Il est évident que le vote de la loi sur le paquet fiscal et l’accélération de l’inflation enlèvent au gouvernement ses dernières marges de manoeuvres et pénalisent encore plus le pouvoir d’achat.
 
Les fonctionnaires ne sauraient se contenter de fausses réponses comme le paiement de quelques jours de R.T.T. ou la possibilité d’effectuer des heures supplémentaires, mesures qui posent toutes deux, d’ores et déjà, des difficultés d’application certaines.

En termes réels de pouvoir d’achat, un nouvel embauché en 2007 gagne moins qu’un nouvel embauché en 2006.

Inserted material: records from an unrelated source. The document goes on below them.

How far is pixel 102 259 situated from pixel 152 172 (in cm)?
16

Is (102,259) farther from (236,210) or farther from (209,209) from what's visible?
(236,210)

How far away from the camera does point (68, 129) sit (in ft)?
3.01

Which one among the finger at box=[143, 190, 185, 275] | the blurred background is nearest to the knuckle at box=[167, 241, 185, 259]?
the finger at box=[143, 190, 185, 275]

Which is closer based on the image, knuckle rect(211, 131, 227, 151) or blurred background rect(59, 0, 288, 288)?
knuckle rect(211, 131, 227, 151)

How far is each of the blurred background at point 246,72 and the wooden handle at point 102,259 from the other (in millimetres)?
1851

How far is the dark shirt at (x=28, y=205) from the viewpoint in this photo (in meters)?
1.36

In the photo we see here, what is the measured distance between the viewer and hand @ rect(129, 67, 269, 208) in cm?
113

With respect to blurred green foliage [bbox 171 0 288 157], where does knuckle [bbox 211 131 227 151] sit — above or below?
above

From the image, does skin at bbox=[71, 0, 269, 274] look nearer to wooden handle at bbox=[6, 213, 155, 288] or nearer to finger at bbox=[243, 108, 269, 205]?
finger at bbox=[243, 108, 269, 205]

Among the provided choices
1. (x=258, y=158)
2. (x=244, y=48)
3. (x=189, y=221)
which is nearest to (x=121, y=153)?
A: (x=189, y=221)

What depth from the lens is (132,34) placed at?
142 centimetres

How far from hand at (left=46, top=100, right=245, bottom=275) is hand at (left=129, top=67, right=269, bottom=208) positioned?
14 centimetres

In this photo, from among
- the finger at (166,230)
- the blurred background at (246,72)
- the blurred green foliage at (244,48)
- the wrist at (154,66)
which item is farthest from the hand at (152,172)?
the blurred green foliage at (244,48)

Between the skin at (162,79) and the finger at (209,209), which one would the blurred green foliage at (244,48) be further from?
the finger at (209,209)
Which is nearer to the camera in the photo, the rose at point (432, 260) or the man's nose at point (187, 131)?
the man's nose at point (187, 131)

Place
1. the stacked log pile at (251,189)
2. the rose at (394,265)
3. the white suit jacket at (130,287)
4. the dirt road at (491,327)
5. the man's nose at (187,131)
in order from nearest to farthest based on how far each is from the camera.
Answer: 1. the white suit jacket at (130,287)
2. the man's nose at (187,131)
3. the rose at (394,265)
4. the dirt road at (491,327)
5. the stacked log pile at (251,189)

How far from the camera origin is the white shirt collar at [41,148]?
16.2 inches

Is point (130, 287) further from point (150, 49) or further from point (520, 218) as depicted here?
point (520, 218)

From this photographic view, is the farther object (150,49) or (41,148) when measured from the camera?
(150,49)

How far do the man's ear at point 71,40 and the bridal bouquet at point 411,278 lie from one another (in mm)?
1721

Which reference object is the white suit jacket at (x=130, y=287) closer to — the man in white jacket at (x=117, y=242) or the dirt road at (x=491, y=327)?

De plus, il faut savoir que :

  • La fonction publique territoriale est composée de 75 % d’agents de catégorie C, disposant donc de bas salaires,

  • Sur les 830.0000 retraités de la CNRACL, 53 % sont au minimum de pension, entre 485 et 985 euros, pour 15 à 40 annuités de cotisations.

 

Seuls la revalorisation de la valeur du point d’indice et le réaménagement à la hausse des grilles indiciaires de la fonction publique peuvent apaiser les inquiétudes des milliers de fonctionnaires qui ne peuvent plus se contenter de promesses, mais qui attendent des pouvoirs publics des mesures générales concrètes à même de garantir le pouvoir d’achat de tous les fonctionnaires et des signes forts de reprise du dialogue social.

Pour toutes ces raisons, les huit organisations syndicales des trois versants de la fonction publique ainsi que la FA-FPT réitèrent leur exigence d’une négociation immédiate sur ces revendications. Elles demandent en conséquence une première séance de négociation avant le 30 novembre 2007.